━━━ Extract to read

María Ángeles Horrillo Muñoz - Senior Expert, Technical Area and Reinsurance Sub-directorate
Belén Soriano Cavero - Deputy-Director for the Technical Area and Reinsurance
Francisco Espejo Gil - Deputy-Director for Studies and International Relations 
Consorcio de Compensación de Seguros

The Consorcio de Compensación de Seguros' compilation of Extraordinary Risk Statistics is published yearly and is one of its longest standing and most impactful publications. Its latest issue in 2020 presents statistics on the claims paid by the Consorcio over the past 49 years (time series for 1971-2019). Except as otherwise indicated, this paper analyses and presents the data for the last 25 years, 1995-2019, a time span for which a uniform level of detail is available and claims have been handled using the same data processing system. Furthermore, the period is sufficiently long and includes the worst events for each cause currently covered, so it is representative.

The losses considered are claims for which indemnities had been paid or set aside (provisions for outstanding claims) on the closing date for data collection (29 February 2020). Therefore, losses incurred but not reported have not been included and these statistics will be expanded subsequently as reports come in.

Indemnities are accounted excluding deductibles and applying the rule of proportional insurance where applicable. Claim handling costs, such as payments to loss adjusters and lawyers and other expenses, have also not been included.

Loss distributions have been based on the date of occurrence of the loss, irrespective of the reporting or payment date.

Amounts have been expressed in millions of current euros current on 31 December 2019.

The information has been structured as follows:

1. Property damage.

     1.1 Loss rate by cause.
     1.2 Loss rate by cause and risk category.
     1.3 Loss rate by cause and month of occurrence.
     1.4 Loss rate by cause and province of occurrence.

2. Property Damage, Business Interruption (Pecuniary Losses), and Personal Injury.

    2.1 Loss rate by cause.
    2.2 Loss rate by the most significant events in the series.

3. Property damage: Premium consumption and loss frequency.  



Property damage has been analysed as the modality that accounts for the greatest share of the losses indemnified by the Consorcio de Compensación de Seguros (CCS).

━━━━━━

Rewrite the portion of the extraordinary risk statistics text starting at "1. Property damage." and ending at "and loss frequency.", substituting "Loss ratio" for each occurrence of "Loss rate".

━━━ Given records

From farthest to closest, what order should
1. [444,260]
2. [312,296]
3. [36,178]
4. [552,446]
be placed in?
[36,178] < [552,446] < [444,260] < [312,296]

━━━━━━
━━━ Given records

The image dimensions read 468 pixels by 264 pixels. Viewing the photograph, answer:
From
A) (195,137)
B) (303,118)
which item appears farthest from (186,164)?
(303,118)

━━━━━━

Exercise output ->
1. Property damage.

     1.1 Loss ratio by cause.
     1.2 Loss ratio by cause and risk category.
     1.3 Loss ratio by cause and month of occurrence.
     1.4 Loss ratio by cause and province of occurrence.

2. Property Damage, Business Interruption (Pecuniary Losses), and Personal Injury.

    2.1 Loss ratio by cause.
    2.2 Loss ratio by the most significant events in the series.

3. Property damage: Premium consumption and loss frequency.